Embora o tema já
tenha sido abordado aqui no Blog, nos últimos tempos houve um grande aumento na
busca de maiores informações e esclarecimentos técnicos sobre a melhor forma de
reaproveitamento do RAP, o material asfáltico granular oriundo da remoção de
pavimentos envelhecidos através da fresagem asfáltica. Ainda há dúvidas básicas
e conflitos de informações sobre as melhores práticas, motivo pelo qual o
assunto está sendo abordado novamente de forma mais detalhada.
O termo RAP vem do inglês “Reclaimed Asphalt Pavement”, pavimento
asfáltico reciclado. No Brasil é conhecido também como material asfáltico
reciclado ou simplesmente fresado. O seu reaproveitamento tem sido um dos assuntos
mais comentados na pavimentação brasileira nos últimos tempos em função do
aumento das políticas de ESG (especialmente pelas concessionárias de rodovias e
bancos de financiamento de obras), pelo apelo ambiental e de sustentabilidade,
além da questão de redução de custos que a reutilização de um material tão nobre
possibilita.

▶ **MATERIAL COLETADO**:
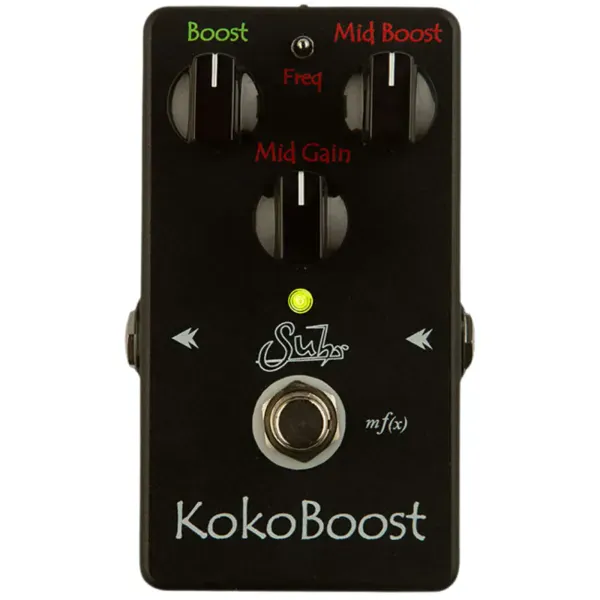 Педаль эффектов для электрогитары Suhr KokoBoost Black Edition Booster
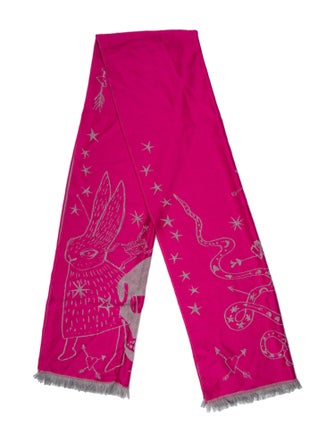 Alexander McQueen Silk Skull Scarf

▶ **DESCRIÇÃO DA TAREFA**:
Responda com base no texto sobre o RAP:
1. Por meio de qual processo o RAP é retirado dos pavimentos envelhecidos?
2. De qual expressão em inglês vem o termo RAP?
3. Por quais outros nomes o material é conhecido no Brasil?
A listagem não tem relação com o texto sobre o RAP.

▶ **ÁREA DE RESPOSTA**:
1. Pela fresagem asfáltica.
2. De "Reclaimed Asphalt Pavement".
3. Material asfáltico reciclado ou simplesmente fresado.